__Required work__:
Once the pictures are set aside, transcribe each line of the data exactly.

Records from a dataset:
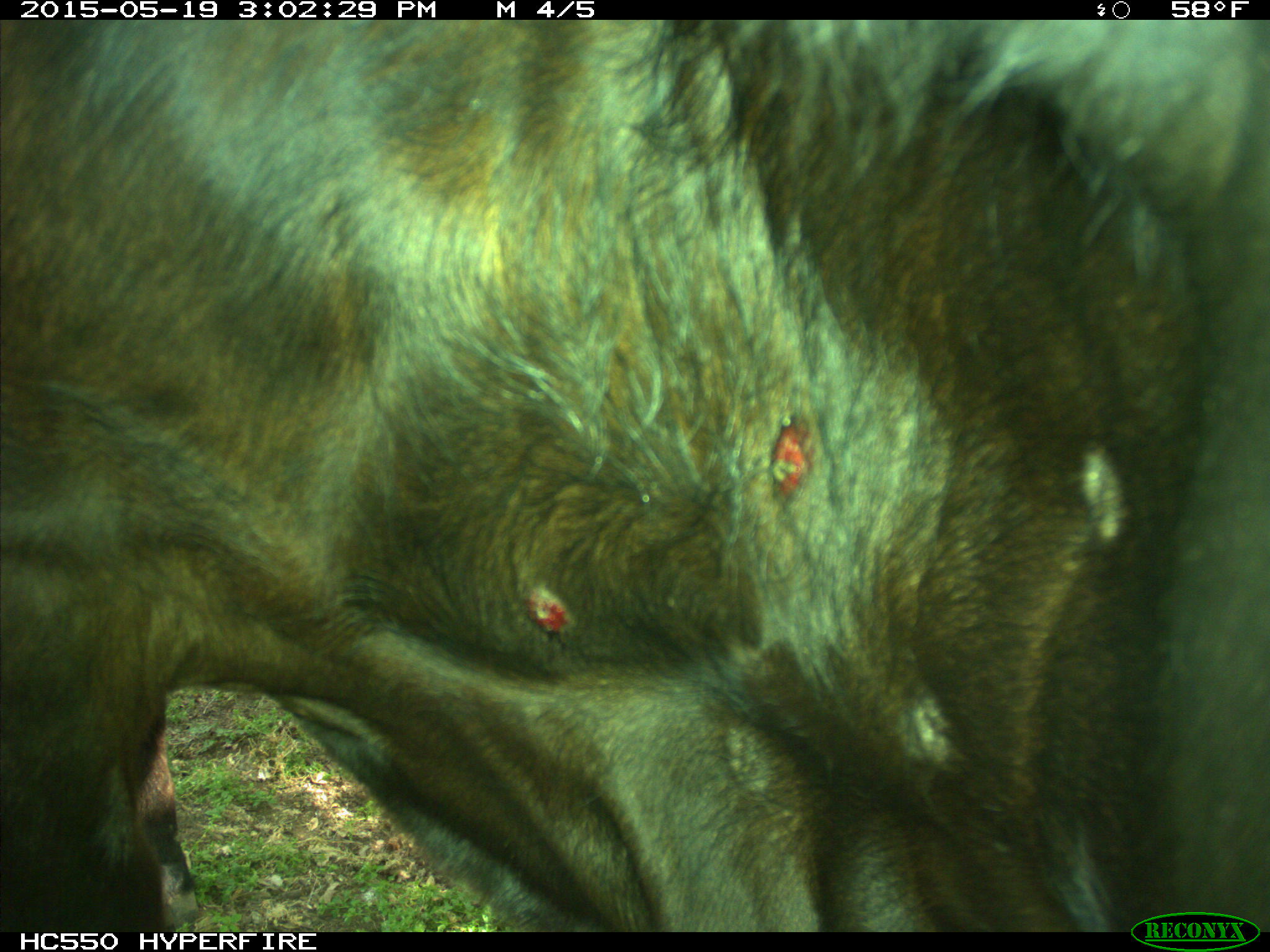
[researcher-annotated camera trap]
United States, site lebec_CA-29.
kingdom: Animalia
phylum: Chordata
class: Mammalia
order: Artiodactyla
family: Bovidae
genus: Bos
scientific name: Bos taurus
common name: domestic cow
Bos taurus (domestic cow).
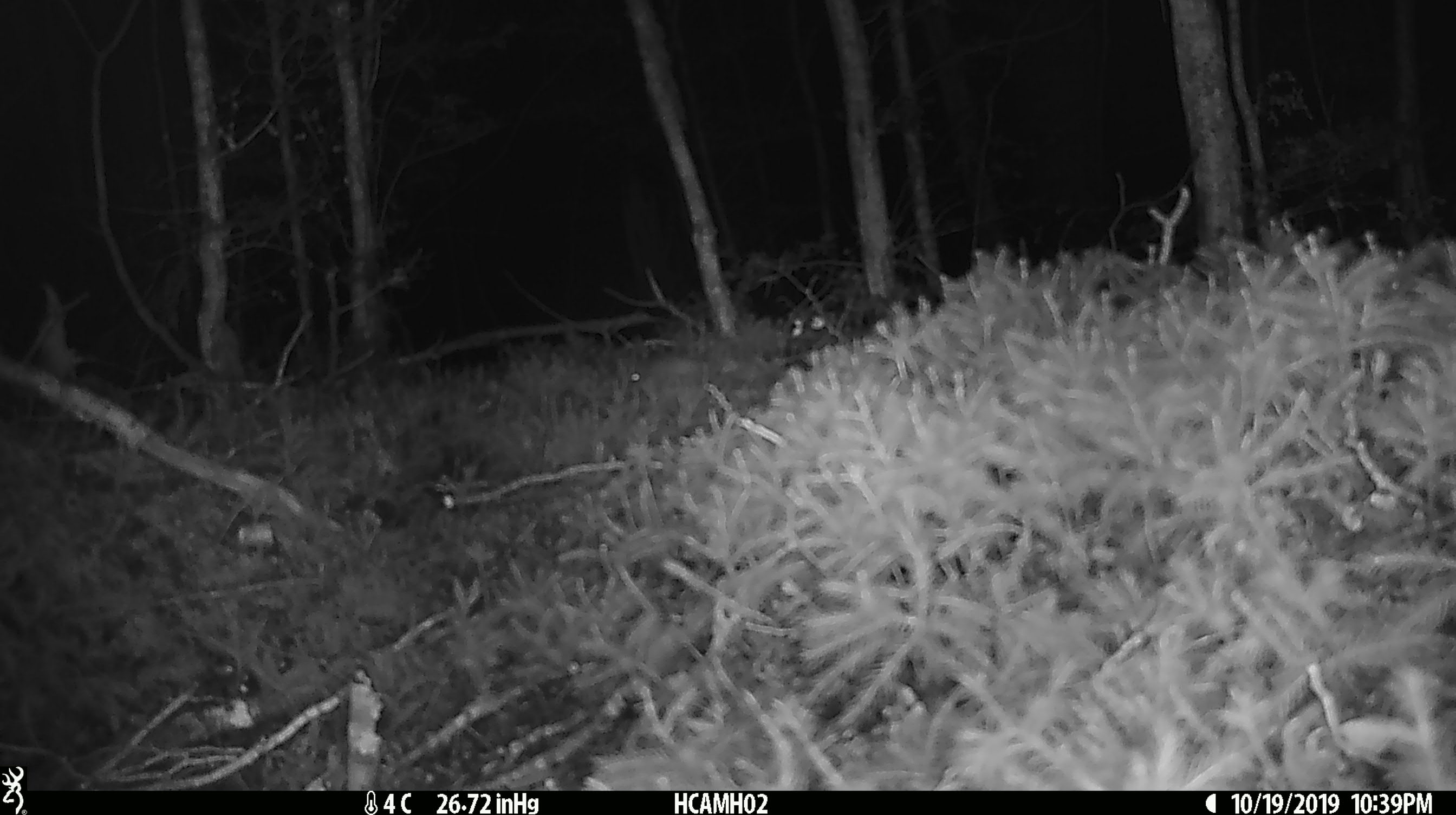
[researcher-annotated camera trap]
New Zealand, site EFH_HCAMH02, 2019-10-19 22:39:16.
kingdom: Animalia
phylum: Chordata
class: Mammalia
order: Rodentia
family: Muridae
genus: Mus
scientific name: Mus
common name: mouse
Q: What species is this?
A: Mouse (Mus).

__Answer box__:
[researcher-annotated camera trap]
United States, site lebec_CA-29.
kingdom: Animalia
phylum: Chordata
class: Mammalia
order: Artiodactyla
family: Bovidae
genus: Bos
scientific name: Bos taurus
common name: domestic cow
Bos taurus (domestic cow).
[researcher-annotated camera trap]
New Zealand, site EFH_HCAMH02, 2019-10-19 22:39:16.
kingdom: Animalia
phylum: Chordata
class: Mammalia
order: Rodentia
family: Muridae
genus: Mus
scientific name: Mus
common name: mouse
Q: What species is this?
A: Mouse (Mus).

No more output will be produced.